Article-Jobs Still Engineers' Top 2011 Concern

Design engineers know as well as anyone that tough times mean that only the toughest and most capable technical folks survive and thrive.

I always say that, in Internet time, every week seems like a month and every month a year. Work my hours and you'll know what I'm talking about. Of course, if you're reading this, you already do. Design engineers know as well as anyone that tough times mean that only the toughest and most capable technical folks survive and thrive.

I didn't intend to begin this column on what seems like a less than optimistic note. However, to be honest, this tilt stems from the answers received when I posed this month's question to our Systems & Product Design Engineer group on LinkedIn. We asked participants what they thought were the biggest issues of 2011.

Our first two respondents said what's still on the mind of many. Dennis Ulp, a consultant in Harrisburg, Penn., said his top concern is unemployment of seasoned engineers. Ed Smyth, an engineering manager in Chicago, was more quantitative, pointing to "unemployment of 40+ year olds."

Maybe there's a silver lining to note that reemployment tends to take a while to kick in once the economy beings to improve. We saw signs of that in the positive news out of our August salary survey. We found that engineers received their first increase in base salary in two years -- a 4.3 percent rise which took their average earnings up to $93,465.
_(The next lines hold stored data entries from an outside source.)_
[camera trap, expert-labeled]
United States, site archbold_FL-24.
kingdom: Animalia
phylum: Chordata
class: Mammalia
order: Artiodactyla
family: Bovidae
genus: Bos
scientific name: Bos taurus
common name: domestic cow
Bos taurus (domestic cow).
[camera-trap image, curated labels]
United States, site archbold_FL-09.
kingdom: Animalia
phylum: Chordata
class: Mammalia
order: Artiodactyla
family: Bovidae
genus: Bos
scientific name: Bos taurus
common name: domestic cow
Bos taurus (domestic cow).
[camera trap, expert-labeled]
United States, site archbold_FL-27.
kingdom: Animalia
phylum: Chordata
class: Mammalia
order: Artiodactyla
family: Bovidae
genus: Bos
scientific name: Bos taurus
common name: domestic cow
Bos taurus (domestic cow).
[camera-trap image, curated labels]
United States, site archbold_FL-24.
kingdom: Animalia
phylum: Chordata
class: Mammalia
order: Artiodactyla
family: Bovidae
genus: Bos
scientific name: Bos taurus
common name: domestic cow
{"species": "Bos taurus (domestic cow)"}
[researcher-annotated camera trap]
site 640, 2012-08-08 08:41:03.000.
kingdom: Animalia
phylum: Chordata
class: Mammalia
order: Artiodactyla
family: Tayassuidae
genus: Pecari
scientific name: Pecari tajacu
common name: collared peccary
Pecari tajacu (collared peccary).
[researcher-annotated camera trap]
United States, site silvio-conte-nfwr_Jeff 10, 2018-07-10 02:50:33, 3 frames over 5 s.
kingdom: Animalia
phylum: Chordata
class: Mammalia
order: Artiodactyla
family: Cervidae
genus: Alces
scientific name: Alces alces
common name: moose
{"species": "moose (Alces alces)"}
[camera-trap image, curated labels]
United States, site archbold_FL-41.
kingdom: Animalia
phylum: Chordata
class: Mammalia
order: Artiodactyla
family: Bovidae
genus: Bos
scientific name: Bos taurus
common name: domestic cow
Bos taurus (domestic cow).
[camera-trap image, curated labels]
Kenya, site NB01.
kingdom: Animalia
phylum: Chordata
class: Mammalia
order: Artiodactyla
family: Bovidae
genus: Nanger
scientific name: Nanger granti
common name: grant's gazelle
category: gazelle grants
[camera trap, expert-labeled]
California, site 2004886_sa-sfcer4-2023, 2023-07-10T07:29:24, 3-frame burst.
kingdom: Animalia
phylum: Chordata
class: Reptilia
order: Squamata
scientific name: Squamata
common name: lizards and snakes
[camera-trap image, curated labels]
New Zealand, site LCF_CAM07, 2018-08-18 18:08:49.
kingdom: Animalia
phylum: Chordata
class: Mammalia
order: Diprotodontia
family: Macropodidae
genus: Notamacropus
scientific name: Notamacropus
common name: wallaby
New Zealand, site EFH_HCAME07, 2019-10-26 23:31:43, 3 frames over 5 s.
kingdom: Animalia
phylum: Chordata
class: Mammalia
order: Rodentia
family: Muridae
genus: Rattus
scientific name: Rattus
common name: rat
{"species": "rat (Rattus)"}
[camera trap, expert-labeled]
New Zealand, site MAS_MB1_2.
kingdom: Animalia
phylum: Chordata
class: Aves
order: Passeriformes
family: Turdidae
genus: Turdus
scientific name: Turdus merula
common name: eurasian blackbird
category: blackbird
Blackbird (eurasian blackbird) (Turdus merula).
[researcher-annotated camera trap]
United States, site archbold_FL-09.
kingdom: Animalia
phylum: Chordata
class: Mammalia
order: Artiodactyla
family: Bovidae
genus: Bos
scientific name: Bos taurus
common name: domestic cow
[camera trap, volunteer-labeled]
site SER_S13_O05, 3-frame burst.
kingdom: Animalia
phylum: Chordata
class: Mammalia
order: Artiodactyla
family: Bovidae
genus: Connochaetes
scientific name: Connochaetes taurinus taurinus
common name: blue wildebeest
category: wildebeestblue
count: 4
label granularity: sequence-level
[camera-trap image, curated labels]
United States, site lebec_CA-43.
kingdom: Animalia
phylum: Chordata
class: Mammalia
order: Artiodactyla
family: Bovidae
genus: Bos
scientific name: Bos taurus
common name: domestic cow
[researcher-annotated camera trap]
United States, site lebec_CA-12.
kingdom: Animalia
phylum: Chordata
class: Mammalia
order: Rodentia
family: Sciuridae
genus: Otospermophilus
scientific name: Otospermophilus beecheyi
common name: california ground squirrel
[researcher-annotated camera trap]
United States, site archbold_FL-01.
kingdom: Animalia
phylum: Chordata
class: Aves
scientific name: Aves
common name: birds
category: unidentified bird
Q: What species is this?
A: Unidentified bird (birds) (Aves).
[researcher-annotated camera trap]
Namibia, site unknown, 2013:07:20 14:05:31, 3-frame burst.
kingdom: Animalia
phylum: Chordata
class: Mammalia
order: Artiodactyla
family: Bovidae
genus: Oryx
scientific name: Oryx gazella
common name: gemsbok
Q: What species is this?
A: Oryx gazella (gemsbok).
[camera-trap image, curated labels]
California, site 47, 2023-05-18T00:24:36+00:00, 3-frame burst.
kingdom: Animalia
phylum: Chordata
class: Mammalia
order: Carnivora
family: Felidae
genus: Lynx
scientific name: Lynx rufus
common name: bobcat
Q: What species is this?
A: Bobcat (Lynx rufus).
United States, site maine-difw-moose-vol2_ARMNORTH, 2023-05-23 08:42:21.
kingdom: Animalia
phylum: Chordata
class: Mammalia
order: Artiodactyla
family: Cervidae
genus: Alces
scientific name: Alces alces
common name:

On the other hand, one can't help but believe that older engineers have a tougher time than most. It's a sad state of affairs, and everyone's the poorer for it, not the least being companies who could benefit from their maturity and real-world expertise.

The global dynamics apparently vary. Richard Marques, a manufacturing intelligence analyst at a brewery in Johannesburg, South Africa, told our LinkedIn group that unemployment is not an issue where he is. "We have almost the converse: a struggle to find good engineers and retain them even with attractive packages," he reported.

The other major meme in our admittedly anecdotal survey of impact of the past year is that of compressed development cycles. That's another issue we've frequently written about, and it's connected to the employment issue via smaller engineering being charged with doing more work with less.

Rich Merritt, a public relations professional who's worked with automation vendors, sees a continued trend toward engineering functions being outsourced. "In process control, big chemical and processing companies are turning over design, installation, configuration, and maintenance of their control systems to vendors and systems integrators," he writes. "If a chemical plant has a control engineer on staff, his or her job primarily is to supervise contractors and push paper."

One should note that the contractors to which Merritt refers must nevertheless be engineers. Thus we should take comfort in the fact that the swoon of the past several years does indeed appear to be slowly reversing. What's probably happening is a structural shift, in which newer job descriptions and modes of employment are replacing older ones, but replacing them they are. Be comforted by that as you have a Merry Christmas, Happy Hanukkah, and Happy Kwanzaa.